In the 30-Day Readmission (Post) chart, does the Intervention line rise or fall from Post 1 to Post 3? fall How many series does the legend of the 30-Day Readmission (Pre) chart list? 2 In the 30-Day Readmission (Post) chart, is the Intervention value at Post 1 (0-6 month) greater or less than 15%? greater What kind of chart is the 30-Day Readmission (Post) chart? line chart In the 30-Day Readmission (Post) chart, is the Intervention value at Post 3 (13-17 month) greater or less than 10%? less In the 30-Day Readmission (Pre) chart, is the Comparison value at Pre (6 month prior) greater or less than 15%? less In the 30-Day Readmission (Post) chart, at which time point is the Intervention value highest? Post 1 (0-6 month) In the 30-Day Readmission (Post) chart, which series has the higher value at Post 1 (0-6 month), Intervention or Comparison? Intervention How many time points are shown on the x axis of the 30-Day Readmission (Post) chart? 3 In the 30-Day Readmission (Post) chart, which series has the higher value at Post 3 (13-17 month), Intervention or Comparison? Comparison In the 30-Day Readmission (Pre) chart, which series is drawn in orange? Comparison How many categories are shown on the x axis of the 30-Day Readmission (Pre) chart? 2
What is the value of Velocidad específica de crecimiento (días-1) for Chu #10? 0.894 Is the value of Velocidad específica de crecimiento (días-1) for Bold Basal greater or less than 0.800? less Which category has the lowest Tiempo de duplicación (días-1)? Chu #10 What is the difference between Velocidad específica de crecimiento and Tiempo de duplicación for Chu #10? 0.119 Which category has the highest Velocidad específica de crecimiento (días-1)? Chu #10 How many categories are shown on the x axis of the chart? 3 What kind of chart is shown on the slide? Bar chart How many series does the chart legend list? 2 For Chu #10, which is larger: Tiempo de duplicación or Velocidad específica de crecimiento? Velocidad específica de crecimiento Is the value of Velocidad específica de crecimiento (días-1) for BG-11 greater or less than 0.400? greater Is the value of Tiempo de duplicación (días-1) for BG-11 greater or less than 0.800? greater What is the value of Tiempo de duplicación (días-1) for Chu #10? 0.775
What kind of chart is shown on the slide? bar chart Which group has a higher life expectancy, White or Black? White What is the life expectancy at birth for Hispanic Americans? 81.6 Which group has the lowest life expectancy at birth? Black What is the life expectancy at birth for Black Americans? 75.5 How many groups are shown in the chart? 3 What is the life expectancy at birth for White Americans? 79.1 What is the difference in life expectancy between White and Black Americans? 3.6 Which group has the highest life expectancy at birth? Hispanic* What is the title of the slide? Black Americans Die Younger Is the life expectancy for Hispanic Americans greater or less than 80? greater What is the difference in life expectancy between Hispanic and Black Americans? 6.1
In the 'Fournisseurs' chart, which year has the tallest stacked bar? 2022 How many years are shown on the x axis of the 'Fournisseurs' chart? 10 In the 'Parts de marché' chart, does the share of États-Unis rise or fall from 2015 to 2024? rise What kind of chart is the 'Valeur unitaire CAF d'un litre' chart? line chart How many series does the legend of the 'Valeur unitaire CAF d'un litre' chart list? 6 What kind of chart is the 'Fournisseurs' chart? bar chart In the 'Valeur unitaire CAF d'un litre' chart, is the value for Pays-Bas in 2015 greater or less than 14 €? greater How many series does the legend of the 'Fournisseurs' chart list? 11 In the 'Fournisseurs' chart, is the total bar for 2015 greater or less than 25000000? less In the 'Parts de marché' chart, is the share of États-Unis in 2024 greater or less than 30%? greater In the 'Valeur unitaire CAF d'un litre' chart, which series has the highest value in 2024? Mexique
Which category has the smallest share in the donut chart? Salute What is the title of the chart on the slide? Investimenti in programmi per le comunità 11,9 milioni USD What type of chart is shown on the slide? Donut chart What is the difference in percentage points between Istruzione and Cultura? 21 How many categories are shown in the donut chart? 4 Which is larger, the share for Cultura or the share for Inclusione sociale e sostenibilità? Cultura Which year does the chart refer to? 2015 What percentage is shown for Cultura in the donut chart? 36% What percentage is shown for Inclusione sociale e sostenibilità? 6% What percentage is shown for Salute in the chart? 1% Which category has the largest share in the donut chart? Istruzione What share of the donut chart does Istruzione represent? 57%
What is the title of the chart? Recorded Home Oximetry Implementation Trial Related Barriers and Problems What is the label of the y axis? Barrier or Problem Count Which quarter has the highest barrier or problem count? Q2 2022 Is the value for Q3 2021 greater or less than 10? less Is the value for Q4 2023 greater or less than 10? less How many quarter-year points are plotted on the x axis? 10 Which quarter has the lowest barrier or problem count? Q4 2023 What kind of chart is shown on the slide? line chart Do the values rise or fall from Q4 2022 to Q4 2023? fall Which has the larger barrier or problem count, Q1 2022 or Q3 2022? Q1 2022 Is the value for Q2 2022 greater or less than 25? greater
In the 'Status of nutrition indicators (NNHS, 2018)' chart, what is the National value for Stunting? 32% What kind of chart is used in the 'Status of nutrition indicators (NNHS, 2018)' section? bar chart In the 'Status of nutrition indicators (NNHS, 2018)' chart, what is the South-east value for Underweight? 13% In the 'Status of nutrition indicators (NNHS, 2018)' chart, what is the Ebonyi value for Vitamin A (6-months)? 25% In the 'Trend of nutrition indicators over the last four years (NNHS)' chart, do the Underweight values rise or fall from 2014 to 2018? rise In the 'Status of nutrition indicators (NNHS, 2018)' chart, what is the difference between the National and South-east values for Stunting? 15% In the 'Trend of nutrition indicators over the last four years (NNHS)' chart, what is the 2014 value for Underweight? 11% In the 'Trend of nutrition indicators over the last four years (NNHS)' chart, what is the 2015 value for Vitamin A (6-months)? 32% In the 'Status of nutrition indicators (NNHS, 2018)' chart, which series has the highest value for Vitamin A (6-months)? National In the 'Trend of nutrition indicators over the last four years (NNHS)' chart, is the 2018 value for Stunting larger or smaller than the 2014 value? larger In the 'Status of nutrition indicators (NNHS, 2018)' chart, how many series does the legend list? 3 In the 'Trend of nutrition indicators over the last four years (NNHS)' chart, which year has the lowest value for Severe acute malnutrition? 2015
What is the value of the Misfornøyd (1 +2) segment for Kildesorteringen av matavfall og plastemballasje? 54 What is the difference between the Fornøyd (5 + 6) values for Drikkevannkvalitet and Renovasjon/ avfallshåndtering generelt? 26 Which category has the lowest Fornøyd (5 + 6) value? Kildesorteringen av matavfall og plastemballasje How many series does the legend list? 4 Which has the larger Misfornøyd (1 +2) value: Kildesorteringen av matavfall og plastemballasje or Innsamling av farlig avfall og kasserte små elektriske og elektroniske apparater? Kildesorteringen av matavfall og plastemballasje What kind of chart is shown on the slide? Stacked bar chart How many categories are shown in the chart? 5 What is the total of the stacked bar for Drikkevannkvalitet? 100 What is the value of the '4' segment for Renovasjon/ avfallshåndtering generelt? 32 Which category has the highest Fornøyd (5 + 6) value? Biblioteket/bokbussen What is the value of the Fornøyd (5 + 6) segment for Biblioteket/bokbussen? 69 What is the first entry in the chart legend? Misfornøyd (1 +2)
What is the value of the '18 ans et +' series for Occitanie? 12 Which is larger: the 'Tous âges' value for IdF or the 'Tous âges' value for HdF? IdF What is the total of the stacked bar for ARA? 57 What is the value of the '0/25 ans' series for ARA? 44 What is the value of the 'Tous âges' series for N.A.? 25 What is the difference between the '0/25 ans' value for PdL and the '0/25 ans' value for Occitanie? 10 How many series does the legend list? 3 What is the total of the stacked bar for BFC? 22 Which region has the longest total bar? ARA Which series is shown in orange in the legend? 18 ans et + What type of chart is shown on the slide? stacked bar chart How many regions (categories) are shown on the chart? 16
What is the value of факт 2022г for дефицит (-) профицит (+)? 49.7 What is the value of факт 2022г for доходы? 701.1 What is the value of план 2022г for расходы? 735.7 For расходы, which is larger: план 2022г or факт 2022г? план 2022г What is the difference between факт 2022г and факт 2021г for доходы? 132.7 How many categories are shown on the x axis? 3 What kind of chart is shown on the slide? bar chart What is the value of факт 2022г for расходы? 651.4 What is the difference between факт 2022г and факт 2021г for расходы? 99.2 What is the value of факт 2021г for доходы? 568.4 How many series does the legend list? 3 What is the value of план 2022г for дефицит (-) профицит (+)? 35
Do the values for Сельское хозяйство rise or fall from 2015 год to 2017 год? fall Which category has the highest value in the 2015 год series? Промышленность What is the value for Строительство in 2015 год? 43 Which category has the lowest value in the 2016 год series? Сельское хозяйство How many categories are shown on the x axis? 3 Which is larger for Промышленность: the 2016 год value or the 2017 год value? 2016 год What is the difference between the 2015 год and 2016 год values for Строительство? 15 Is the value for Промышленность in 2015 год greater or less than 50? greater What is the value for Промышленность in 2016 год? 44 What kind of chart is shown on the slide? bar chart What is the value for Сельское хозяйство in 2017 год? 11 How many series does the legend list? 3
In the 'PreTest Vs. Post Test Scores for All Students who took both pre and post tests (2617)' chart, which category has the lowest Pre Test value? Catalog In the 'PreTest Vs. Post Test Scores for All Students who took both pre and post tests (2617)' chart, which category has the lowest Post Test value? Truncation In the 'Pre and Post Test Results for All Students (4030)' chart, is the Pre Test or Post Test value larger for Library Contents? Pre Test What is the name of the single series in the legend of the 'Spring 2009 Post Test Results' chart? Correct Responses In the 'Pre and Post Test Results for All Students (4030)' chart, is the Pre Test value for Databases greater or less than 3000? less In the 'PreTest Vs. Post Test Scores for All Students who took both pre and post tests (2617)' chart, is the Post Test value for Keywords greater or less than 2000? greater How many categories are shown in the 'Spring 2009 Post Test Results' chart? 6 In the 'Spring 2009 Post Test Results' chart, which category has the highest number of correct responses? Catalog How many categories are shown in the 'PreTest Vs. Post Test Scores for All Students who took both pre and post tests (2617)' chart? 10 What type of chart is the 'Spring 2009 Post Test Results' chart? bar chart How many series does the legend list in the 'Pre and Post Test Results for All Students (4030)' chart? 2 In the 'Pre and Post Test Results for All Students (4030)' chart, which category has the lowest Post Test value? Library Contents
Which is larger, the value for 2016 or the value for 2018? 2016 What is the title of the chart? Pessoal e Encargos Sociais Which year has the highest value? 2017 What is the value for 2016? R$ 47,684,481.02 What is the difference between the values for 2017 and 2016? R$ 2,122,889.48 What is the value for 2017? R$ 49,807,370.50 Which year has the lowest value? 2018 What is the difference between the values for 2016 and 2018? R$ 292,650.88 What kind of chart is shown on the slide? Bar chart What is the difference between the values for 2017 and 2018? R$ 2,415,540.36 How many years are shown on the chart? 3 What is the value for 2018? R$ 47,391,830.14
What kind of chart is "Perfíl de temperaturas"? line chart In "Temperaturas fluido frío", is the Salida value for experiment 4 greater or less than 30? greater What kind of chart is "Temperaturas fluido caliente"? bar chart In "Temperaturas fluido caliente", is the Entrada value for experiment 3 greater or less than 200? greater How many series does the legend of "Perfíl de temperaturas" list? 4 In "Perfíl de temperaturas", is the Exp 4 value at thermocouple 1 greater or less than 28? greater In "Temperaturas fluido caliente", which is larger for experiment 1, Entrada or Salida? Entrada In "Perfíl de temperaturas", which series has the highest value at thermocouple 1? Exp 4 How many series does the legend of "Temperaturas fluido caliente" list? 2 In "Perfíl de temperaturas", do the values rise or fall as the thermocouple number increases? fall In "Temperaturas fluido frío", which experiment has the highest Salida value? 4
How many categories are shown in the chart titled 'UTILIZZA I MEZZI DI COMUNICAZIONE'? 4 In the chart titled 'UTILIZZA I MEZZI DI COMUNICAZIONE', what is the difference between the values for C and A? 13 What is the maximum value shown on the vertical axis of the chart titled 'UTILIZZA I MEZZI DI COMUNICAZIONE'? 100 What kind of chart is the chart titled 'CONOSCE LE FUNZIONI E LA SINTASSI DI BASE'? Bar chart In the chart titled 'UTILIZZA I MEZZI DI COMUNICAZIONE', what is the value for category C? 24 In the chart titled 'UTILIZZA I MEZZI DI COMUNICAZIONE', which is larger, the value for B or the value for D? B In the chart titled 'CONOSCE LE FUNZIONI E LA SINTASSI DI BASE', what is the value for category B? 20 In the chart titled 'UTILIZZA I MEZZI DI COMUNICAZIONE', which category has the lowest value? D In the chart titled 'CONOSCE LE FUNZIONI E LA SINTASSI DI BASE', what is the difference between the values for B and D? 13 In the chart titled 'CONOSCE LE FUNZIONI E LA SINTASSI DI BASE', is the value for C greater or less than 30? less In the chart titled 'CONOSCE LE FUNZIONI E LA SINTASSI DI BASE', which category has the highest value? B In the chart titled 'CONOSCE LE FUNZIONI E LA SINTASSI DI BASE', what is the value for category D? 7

▶ What needs to be done: Pull out each row above that contains the word "orange".

▶ Your solution:
In the 30-Day Readmission (Post) chart, does the Intervention line rise or fall from Post 1 to Post 3? fall How many series does the legend of the 30-Day Readmission (Pre) chart list? 2 In the 30-Day Readmission (Post) chart, is the Intervention value at Post 1 (0-6 month) greater or less than 15%? greater What kind of chart is the 30-Day Readmission (Post) chart? line chart In the 30-Day Readmission (Post) chart, is the Intervention value at Post 3 (13-17 month) greater or less than 10%? less In the 30-Day Readmission (Pre) chart, is the Comparison value at Pre (6 month prior) greater or less than 15%? less In the 30-Day Readmission (Post) chart, at which time point is the Intervention value highest? Post 1 (0-6 month) In the 30-Day Readmission (Post) chart, which series has the higher value at Post 1 (0-6 month), Intervention or Comparison? Intervention How many time points are shown on the x axis of the 30-Day Readmission (Post) chart? 3 In the 30-Day Readmission (Post) chart, which series has the higher value at Post 3 (13-17 month), Intervention or Comparison? Comparison In the 30-Day Readmission (Pre) chart, which series is drawn in orange? Comparison How many categories are shown on the x axis of the 30-Day Readmission (Pre) chart? 2
What is the value of the '18 ans et +' series for Occitanie? 12 Which is larger: the 'Tous âges' value for IdF or the 'Tous âges' value for HdF? IdF What is the total of the stacked bar for ARA? 57 What is the value of the '0/25 ans' series for ARA? 44 What is the value of the 'Tous âges' series for N.A.? 25 What is the difference between the '0/25 ans' value for PdL and the '0/25 ans' value for Occitanie? 10 How many series does the legend list? 3 What is the total of the stacked bar for BFC? 22 Which region has the longest total bar? ARA Which series is shown in orange in the legend? 18 ans et + What type of chart is shown on the slide? stacked bar chart How many regions (categories) are shown on the chart? 16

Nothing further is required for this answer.